BEGIN Extract
At this time I have not permanently mounted this node to the tank but in testing it does seem to work ok. I will post back when the whole thing is finished but wanted to share the project so far.

The DYP-ME007Y is a bit fussy about the correct voltage. It needs a good solid 5v supply if you want to get a stable reading. It has a stated range from 30cm to 350cm.
The 30cm minimum may prove a problem in some tanks if you do not have the space above the full water line but it worked out ok for my situation. In testing I could get stable readings down to 25cm but under that it became unreliable.

Initially I also had problems with unstable readings once I got over 120cm but this turned out to be caused by a a lack of power while using the USB connection. Once the unit was powered from an external source delivering a good 5v supply the DYP-ME007Y performed within spec.
This is a repeater node so I am using a Di-pole antenna on the nrf to increase range. I have found this mod to give good results so is worth the effort if you have room for the leads.

The node will be mounted in a round 50mm pvc case. I have several outside nodes using these now, they are very easy to construct, totally rain proof and allow easy access to the arduino for updates etc.

The sketch is running on MySensors V2.1.1
I am using the NewPing library to interact with the DYP-ME007Y
I use sonar.ping_median(5) to take 5 readings and return the median of the results. This will hopefully reduce the amount of incorrect readings.
I also constrain the return from the DYP-ME007Y so the readings stay within the known limits of the tank.
I am using the map function to work out the percentage of water available

There are a few variables you will need to change to suit your particular tank. Refer to the picture below. All measurements are in cm.

sensHeight: is the distance from the transducer to the height of the water when the tank is full. The full level will usually be the bottom edge of your overflow outlet. Remember with the DYP-ME007Y this has to be at least 25cm.

fullHeight: Is the distance from the bottom of the tank to the level of water when the tank is full.

outletHeight: is the distance from the bottom of the tank to the level you want to be shown as empty. As it is not good for a pump to suck air you would usually make this a comfortable distance above the water outlet.
END Extract
BEGIN Stored data
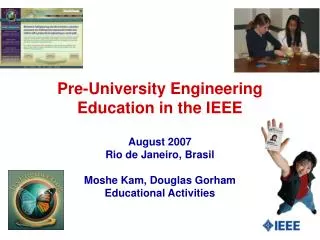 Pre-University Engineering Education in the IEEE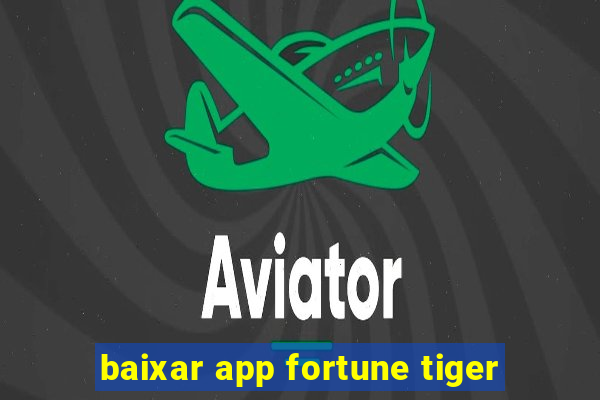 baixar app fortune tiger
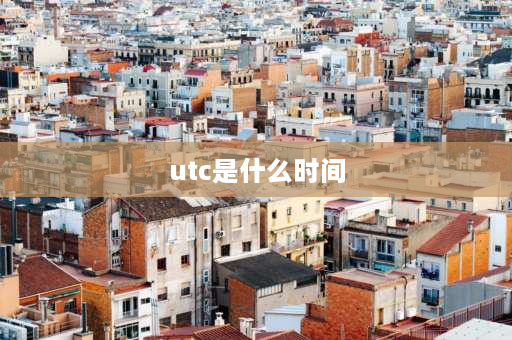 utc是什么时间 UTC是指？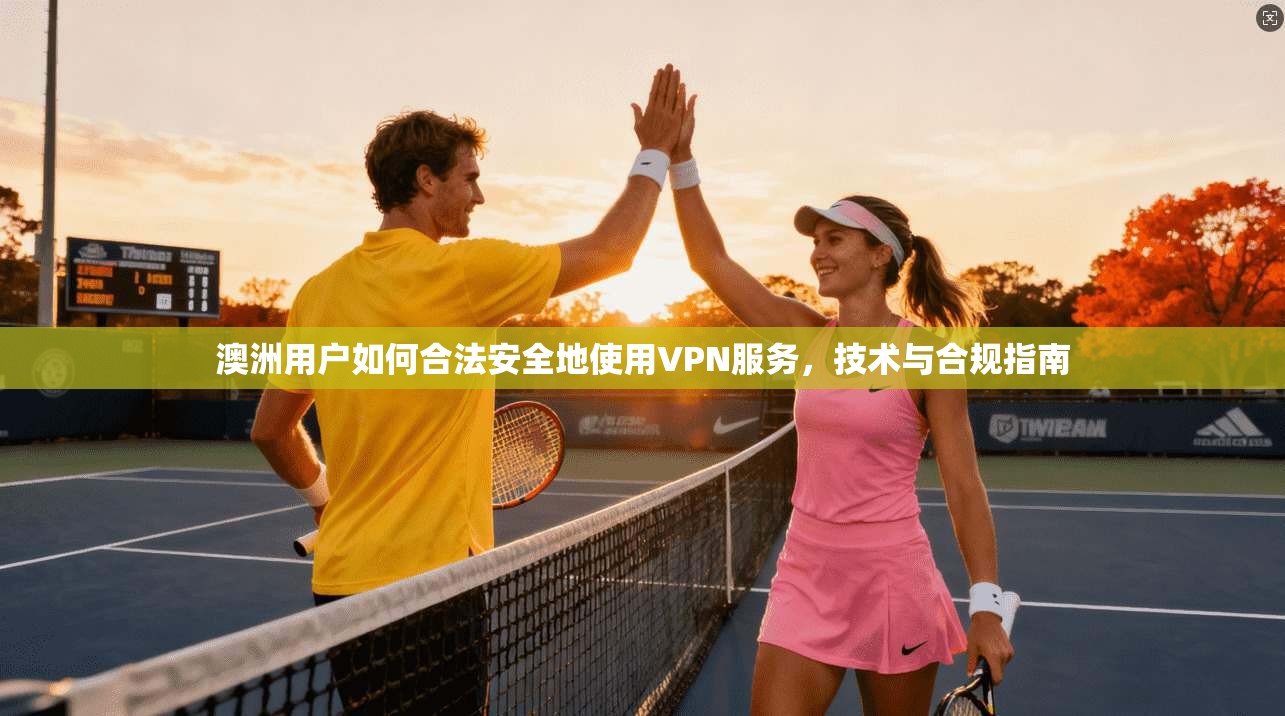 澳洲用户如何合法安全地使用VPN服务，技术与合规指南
END Stored data
BEGIN Stored data
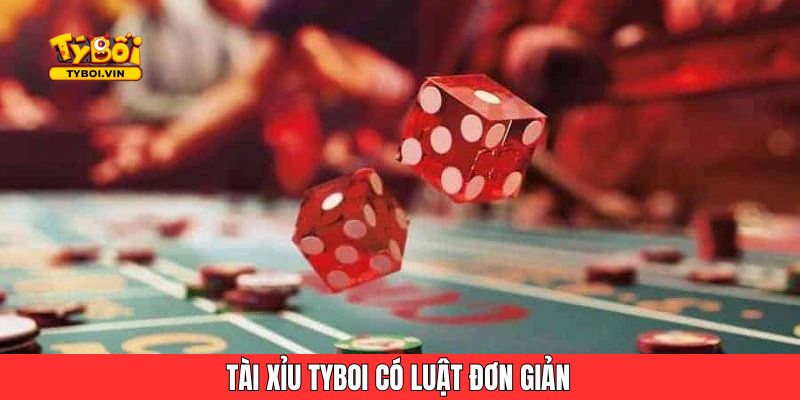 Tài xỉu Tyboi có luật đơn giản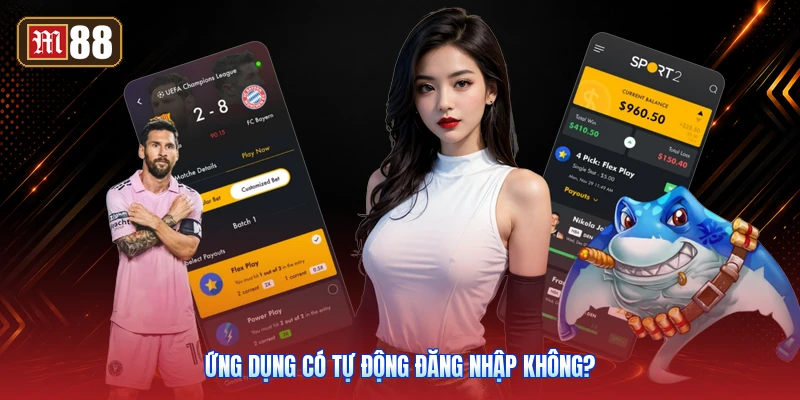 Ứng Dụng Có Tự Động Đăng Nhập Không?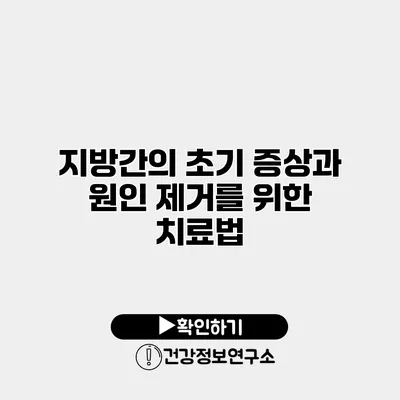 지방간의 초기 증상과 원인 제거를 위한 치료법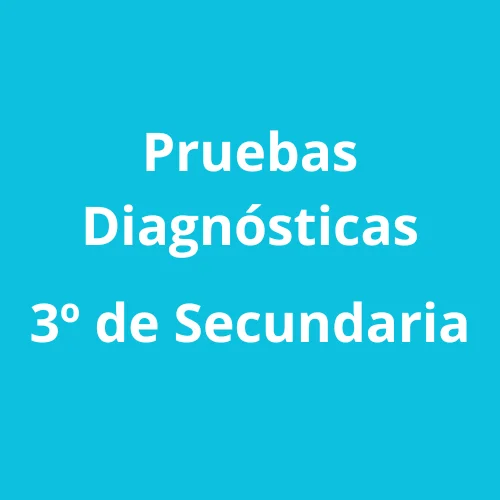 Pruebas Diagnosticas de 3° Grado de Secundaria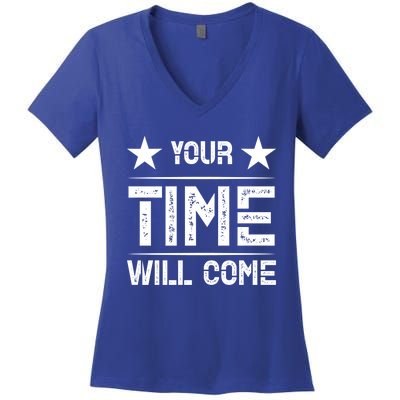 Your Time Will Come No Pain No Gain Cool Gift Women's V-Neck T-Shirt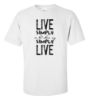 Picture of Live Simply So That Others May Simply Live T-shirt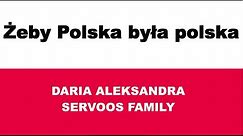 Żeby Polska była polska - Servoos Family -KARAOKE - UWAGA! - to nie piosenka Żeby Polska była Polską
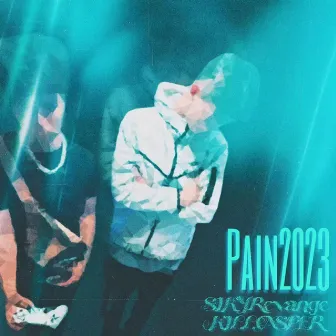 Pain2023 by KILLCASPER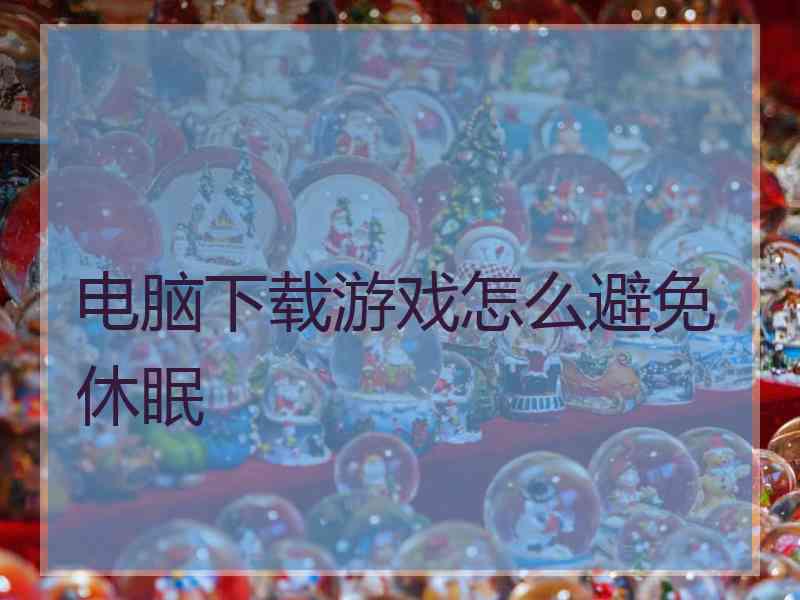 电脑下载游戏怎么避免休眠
END Stored data
*Required action*: Reproduce the part of the tank sensor post that starts with "sensHeight: is the" and goes on through "at least 25cm.".

*Problem solution*:
sensHeight: is the distance from the transducer to the height of the water when the tank is full. The full level will usually be the bottom edge of your overflow outlet. Remember with the DYP-ME007Y this has to be at least 25cm.